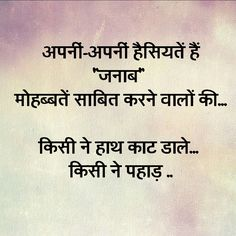 Poetry Quotes, Words Quotes, Love Quotes, Funny Quotes, Hindi Words, Hindi Shayari Love, My Autobiography, Gulzar Quotes, Poetry Feelings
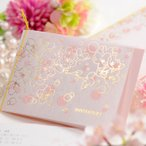 招待状手作り「ミニョン」(1名様分)/結婚式
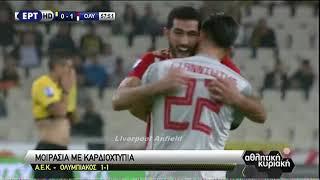 ΑΕΚ - Ολυμπιακός 1-1 Highlights | Super League 6η αγ. {7.10.2018}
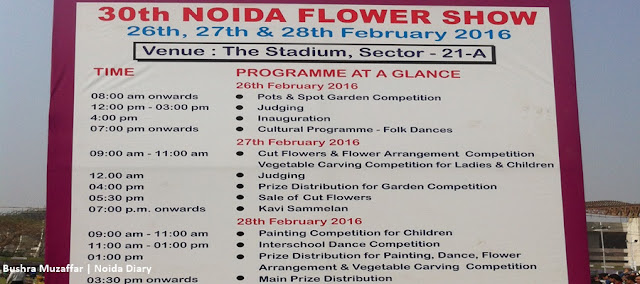 Noida Diary: Program Schedule of 30th Noida Flower Show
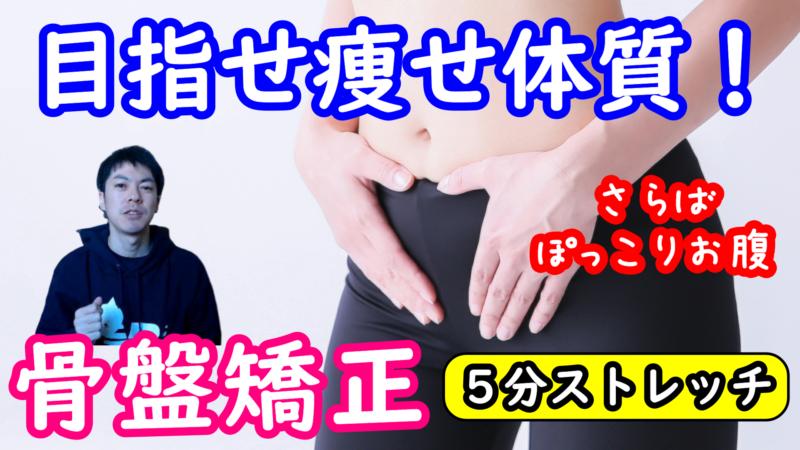 【痩せ体質】骨盤矯正ストレッチで気になる体型を改善【ぽっこりお腹】【5分】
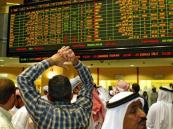مؤشر سوق الأسهم يغلق مرتفعاً 44 نقطة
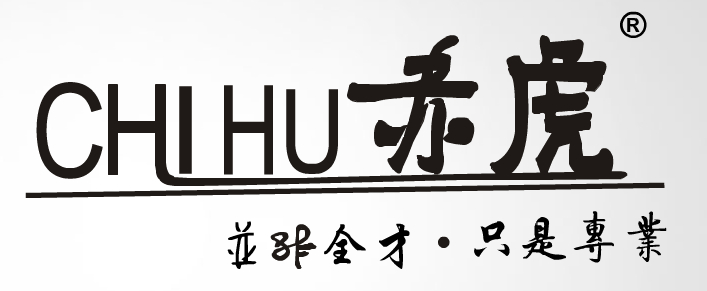 Foshan City Chihu Furniture Co.,Ltd logo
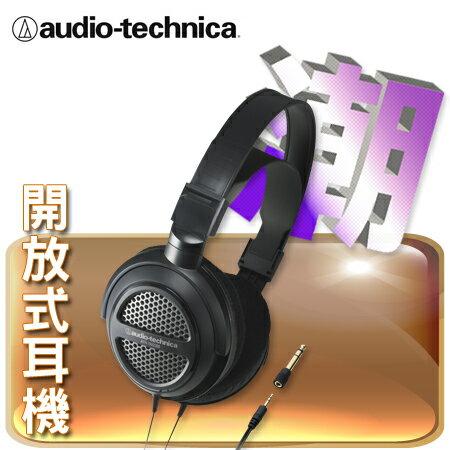 """鐵三角 AIR DYNAMIC開放式耳機 ATH-TAD300 黑色""""正經800"""""""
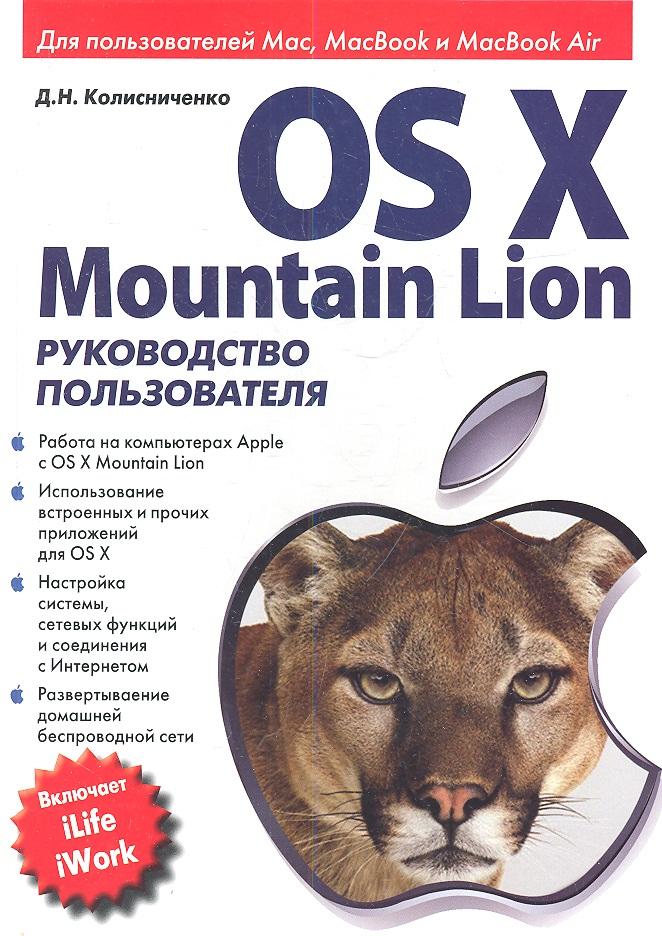 Колисниченко Д. OS X Mountain Lion. Руководство пользователя игрушка remo hobby mountain lion xtreme rh1072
# # #
◆ ACTION ITEM ◆
An exact reprint of the records above is required, with all pictures left out.

◆ PROBLEM SOLUTION ◆
 Poetry Quotes, Words Quotes, Love Quotes, Funny Quotes, Hindi Words, Hindi Shayari Love, My Autobiography, Gulzar Quotes, Poetry Feelings
 招待状手作り「ミニョン」(1名様分)/結婚式
 ΑΕΚ - Ολυμπιακός 1-1 Highlights | Super League 6η αγ. {7.10.2018}
 Noida Diary: Program Schedule of 30th Noida Flower Show
 【痩せ体質】骨盤矯正ストレッチで気になる体型を改善【ぽっこりお腹】【5分】
مؤشر سوق الأسهم يغلق مرتفعاً 44 نقطة
 Foshan City Chihu Furniture Co.,Ltd logo
 """鐵三角 AIR DYNAMIC開放式耳機 ATH-TAD300 黑色""""正經800"""""""
 Колисниченко Д. OS X Mountain Lion. Руководство пользователя игрушка remo hobby mountain lion xtreme rh1072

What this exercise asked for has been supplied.